The last thing a parent of an addict deserves is judgment. We are suffering enough without hearing the whispers about our parenting or cruel remarks about our children. But ignorance lives on. There are still parents out there that think they can prevent their child from ever trying a drug, convinced that they “raised them right”.
I once had a friend tell me that to my face - comparing his three kids who all went to college with my dead son. He said he and his wife “raised our kids right” implying that it was my fault Keven turned to drugs, had mental illness and took his own life.
I was always the type of person who hates conflict and doesn’t want to hurt anyone’s feelings or make anyone mad. But after losing Keven and Anthony - I basically don’t give a crap if people don’t like me or what I have to say. Yet, I still feel nervous sharing this, but it needs to be said.
This is for all the parents who have lost children because of fentanyl:
PLEASE DON’T SAY THIS: “My child was NOT an addict.”
What us parents of addicts hear when you say that is:
They think their child didn’t deserve to die, but mine did because he’s an addict.
They think their kid is an innocent victim of murder and my child asked for what she got.
They think being an addict is equal to being a bad person, a loser unworthy of the empathy their children receive.
They are judging us as parents.
They think they raised their kids right, and we didn’t.
They think laws should now be changed because “good kids” are dying even though opiate overdoses have been going on for decades.
They think they deserve sympathy, and we don’t because our kid chose death, and theirs didn’t.
Being defensive and assuring everyone knows your child was NOT an addict keeps the stigma going.
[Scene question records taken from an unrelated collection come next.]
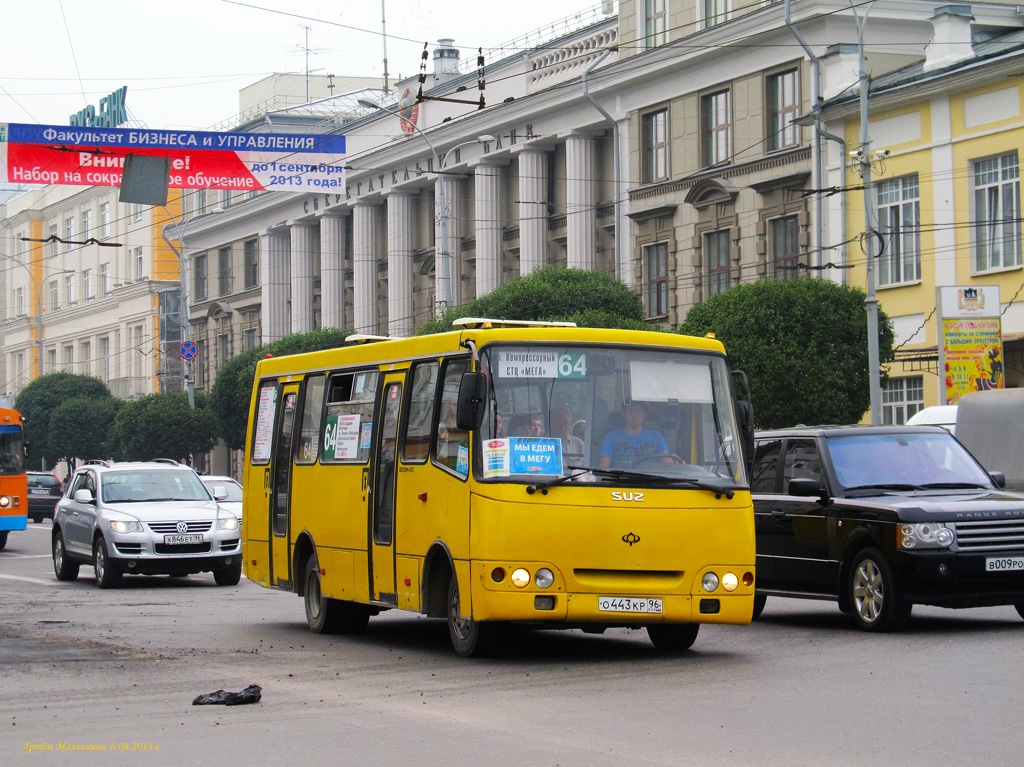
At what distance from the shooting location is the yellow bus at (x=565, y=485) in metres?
11.0

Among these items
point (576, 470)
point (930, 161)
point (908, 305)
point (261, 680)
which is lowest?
point (261, 680)

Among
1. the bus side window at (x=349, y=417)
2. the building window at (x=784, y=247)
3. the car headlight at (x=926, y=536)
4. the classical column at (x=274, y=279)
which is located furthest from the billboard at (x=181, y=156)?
the classical column at (x=274, y=279)

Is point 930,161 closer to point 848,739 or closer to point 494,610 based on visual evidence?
point 494,610

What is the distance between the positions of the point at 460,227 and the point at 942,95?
2493 centimetres

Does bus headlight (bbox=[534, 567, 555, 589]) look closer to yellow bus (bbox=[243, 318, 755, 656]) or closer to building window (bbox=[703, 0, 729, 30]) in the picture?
yellow bus (bbox=[243, 318, 755, 656])

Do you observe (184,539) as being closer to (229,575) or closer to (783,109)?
(229,575)

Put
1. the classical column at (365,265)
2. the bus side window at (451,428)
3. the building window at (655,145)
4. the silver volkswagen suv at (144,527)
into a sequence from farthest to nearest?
the classical column at (365,265)
the building window at (655,145)
the silver volkswagen suv at (144,527)
the bus side window at (451,428)

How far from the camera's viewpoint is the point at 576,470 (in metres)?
11.1

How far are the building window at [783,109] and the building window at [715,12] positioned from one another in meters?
2.72

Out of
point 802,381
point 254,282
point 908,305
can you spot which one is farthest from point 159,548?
point 254,282

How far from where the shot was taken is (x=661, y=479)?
1122 cm

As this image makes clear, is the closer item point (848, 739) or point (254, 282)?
point (848, 739)

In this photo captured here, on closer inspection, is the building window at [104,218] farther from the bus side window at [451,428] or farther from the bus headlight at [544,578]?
the bus headlight at [544,578]

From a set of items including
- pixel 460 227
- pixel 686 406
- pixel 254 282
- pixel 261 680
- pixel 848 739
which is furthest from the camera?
pixel 254 282
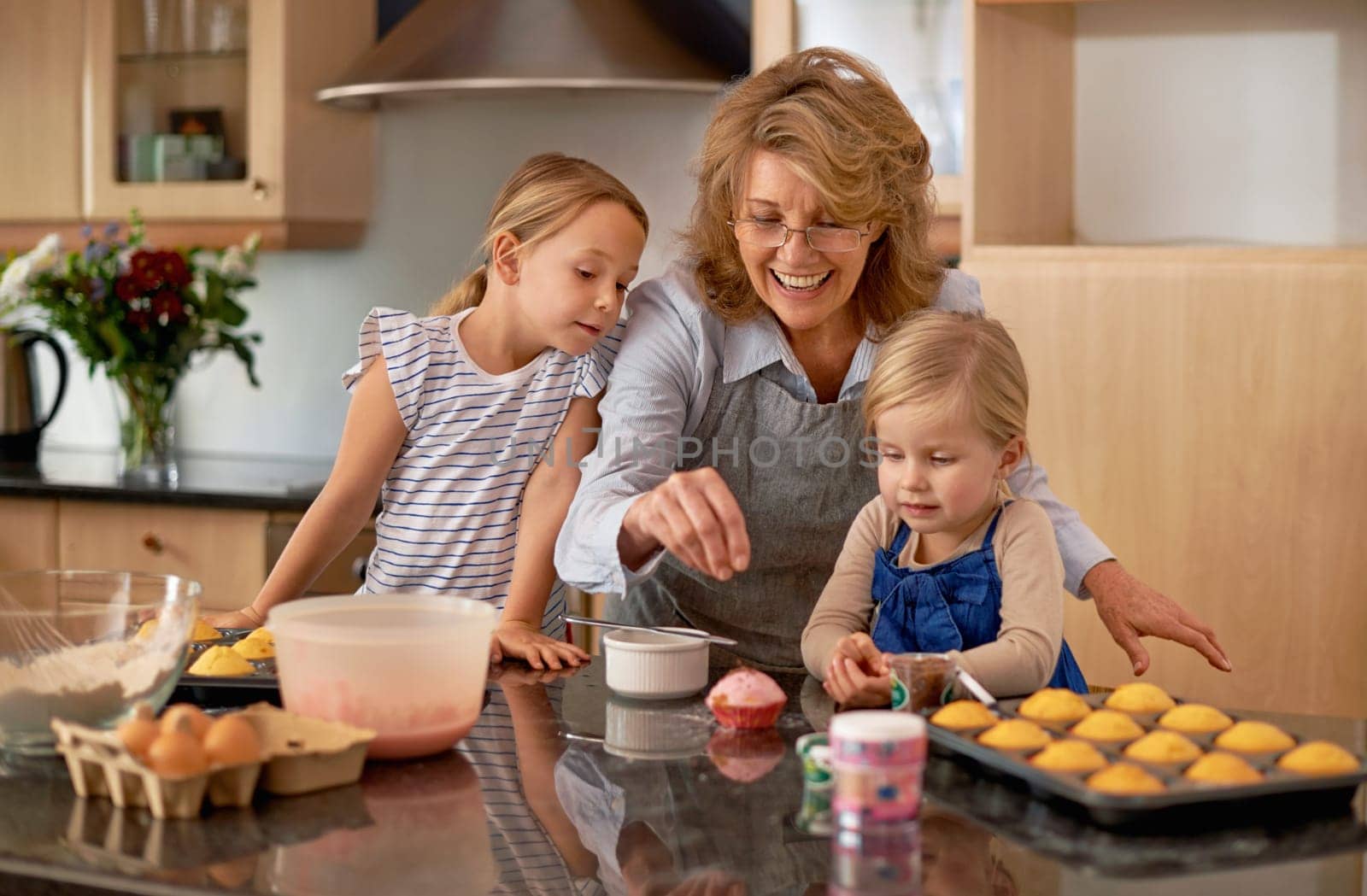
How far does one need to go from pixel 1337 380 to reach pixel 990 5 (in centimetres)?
83

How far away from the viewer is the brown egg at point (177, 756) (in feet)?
3.23

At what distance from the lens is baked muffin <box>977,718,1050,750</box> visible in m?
1.05

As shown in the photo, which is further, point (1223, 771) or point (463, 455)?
point (463, 455)

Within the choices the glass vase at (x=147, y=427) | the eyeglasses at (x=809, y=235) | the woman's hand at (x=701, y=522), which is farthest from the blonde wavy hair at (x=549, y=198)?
the glass vase at (x=147, y=427)

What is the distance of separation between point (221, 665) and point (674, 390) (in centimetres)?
63

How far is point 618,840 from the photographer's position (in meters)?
0.98

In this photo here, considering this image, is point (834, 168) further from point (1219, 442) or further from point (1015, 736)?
point (1219, 442)

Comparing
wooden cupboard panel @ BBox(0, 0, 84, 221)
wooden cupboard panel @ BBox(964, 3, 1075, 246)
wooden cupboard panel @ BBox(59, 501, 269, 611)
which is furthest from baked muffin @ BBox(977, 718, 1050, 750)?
wooden cupboard panel @ BBox(0, 0, 84, 221)

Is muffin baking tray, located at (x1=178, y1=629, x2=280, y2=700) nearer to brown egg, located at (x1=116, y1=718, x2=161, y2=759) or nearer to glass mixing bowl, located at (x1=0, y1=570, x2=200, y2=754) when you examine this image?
glass mixing bowl, located at (x1=0, y1=570, x2=200, y2=754)

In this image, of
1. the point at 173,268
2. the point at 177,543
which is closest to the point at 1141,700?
the point at 177,543

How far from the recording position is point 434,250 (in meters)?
3.34

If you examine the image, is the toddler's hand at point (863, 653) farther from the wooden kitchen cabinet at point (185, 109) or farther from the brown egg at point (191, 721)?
the wooden kitchen cabinet at point (185, 109)

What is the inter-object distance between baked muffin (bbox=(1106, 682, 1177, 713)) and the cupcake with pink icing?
27cm

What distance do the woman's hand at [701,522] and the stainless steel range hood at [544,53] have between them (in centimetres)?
148
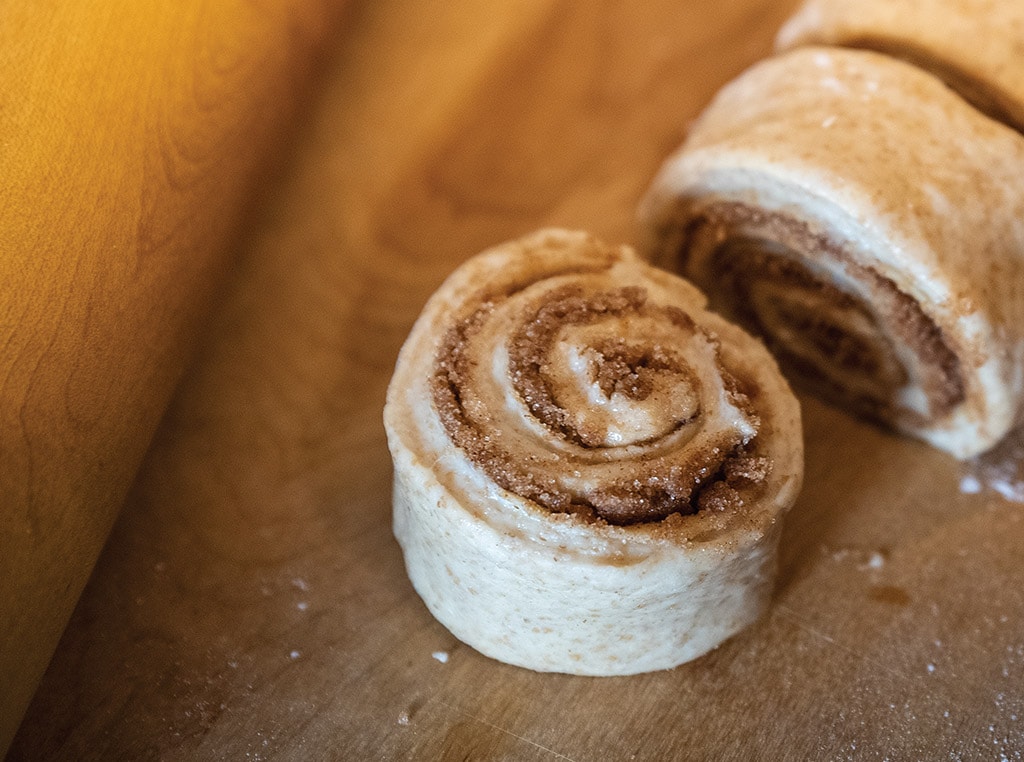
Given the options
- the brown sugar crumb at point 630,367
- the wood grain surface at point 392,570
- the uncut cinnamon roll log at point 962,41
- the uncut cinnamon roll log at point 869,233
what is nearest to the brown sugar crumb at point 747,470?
the brown sugar crumb at point 630,367

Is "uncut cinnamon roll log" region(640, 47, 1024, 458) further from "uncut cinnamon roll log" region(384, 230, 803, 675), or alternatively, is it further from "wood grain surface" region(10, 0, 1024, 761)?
"uncut cinnamon roll log" region(384, 230, 803, 675)

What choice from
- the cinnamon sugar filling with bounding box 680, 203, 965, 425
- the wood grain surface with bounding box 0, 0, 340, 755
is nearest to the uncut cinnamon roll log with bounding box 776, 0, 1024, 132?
the cinnamon sugar filling with bounding box 680, 203, 965, 425

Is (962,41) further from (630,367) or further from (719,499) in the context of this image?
(719,499)

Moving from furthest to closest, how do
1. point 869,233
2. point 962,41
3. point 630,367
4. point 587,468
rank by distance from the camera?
point 962,41 → point 869,233 → point 630,367 → point 587,468

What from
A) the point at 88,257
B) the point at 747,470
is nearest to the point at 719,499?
the point at 747,470

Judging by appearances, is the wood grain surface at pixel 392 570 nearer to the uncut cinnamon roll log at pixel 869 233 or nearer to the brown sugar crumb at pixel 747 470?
the uncut cinnamon roll log at pixel 869 233

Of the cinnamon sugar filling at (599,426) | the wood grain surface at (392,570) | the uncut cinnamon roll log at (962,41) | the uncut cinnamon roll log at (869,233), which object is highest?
the uncut cinnamon roll log at (962,41)

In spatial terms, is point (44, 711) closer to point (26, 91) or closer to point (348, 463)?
point (348, 463)
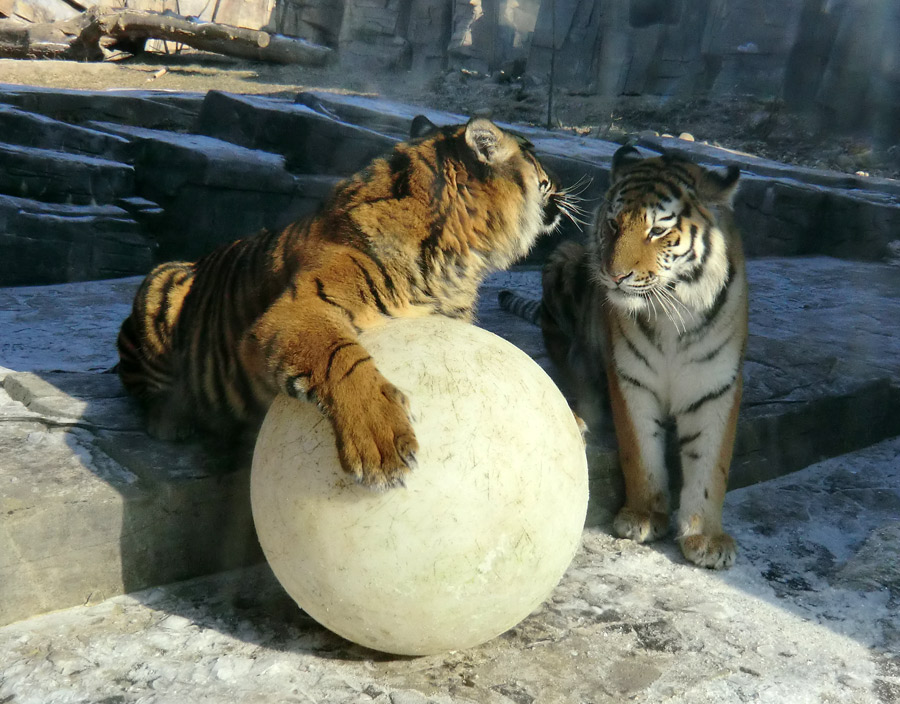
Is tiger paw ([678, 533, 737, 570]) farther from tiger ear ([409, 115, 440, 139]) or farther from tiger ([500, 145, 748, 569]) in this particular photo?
tiger ear ([409, 115, 440, 139])

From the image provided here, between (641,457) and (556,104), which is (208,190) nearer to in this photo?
(641,457)

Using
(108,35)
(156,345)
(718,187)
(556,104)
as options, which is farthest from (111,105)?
Answer: (556,104)

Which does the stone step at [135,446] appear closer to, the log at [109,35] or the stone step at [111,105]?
the stone step at [111,105]

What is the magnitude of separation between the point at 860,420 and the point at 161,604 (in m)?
2.98

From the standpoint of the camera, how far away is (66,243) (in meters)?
5.80

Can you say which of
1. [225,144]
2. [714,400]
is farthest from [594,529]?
[225,144]

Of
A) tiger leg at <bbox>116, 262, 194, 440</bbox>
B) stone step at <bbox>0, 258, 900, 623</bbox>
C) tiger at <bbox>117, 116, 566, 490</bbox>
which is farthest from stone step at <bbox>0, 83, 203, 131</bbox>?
tiger at <bbox>117, 116, 566, 490</bbox>

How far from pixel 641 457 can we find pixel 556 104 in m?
12.0

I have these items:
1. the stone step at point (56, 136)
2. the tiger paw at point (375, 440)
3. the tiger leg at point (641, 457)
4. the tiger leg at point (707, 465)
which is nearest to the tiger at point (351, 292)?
the tiger paw at point (375, 440)

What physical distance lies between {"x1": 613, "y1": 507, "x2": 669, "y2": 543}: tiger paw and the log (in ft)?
33.7

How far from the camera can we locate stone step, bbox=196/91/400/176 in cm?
702

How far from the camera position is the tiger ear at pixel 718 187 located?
10.4ft

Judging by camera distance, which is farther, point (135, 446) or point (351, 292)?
point (135, 446)

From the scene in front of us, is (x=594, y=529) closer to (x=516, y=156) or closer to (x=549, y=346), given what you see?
(x=549, y=346)
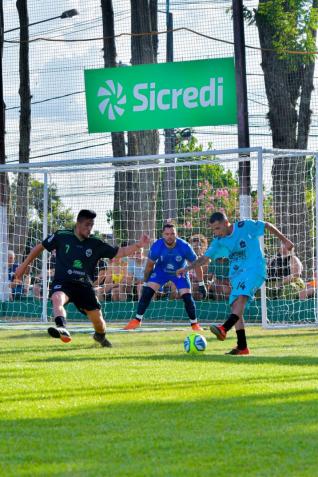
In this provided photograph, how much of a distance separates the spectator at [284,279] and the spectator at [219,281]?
0.77 metres

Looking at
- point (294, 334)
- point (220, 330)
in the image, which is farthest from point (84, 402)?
point (294, 334)

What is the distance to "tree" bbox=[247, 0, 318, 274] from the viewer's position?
2714cm

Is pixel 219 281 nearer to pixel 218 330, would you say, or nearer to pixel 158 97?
pixel 158 97

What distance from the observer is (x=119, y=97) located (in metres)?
23.9

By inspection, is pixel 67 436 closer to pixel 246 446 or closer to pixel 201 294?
pixel 246 446

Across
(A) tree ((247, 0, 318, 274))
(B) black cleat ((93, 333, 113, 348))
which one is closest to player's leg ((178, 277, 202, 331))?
(B) black cleat ((93, 333, 113, 348))

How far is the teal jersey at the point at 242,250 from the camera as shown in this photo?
50.5 ft

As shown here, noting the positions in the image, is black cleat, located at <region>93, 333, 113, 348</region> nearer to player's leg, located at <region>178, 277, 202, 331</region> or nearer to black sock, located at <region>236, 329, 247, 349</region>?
black sock, located at <region>236, 329, 247, 349</region>

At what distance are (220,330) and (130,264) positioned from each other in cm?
894

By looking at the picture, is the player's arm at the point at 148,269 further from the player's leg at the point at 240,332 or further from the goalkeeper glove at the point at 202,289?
the player's leg at the point at 240,332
Instead of uniting in our losses, we are divided because you don’t understand that addiction has nothing to do with how someone is raised or that it’s a disease, not a choice.
So I humbly ask that you think about this.
If you can’t stop saying it, please try to say it in a tone that doesn’t make “an addict” sound like a lower life form than your child. We love our children just as much as you do. We have suffered more than you because we’ve lived through years upon years of horror, fear, financial burden, anger, hopelessness, hell on earth.
Few parents of addicts will say this to you, but we talk about it among ourselves. It hurts us. It makes us feel the need to defend our children. Our children are just as special as yours.
Thanks for trying to understand.
This is such a great article, thank you so much for publishing and for sharing this truth!
this makes sense.
Thanks for sharing this important message.
Nobody should be mad at you for stating this! All my love and appreciate you educating me.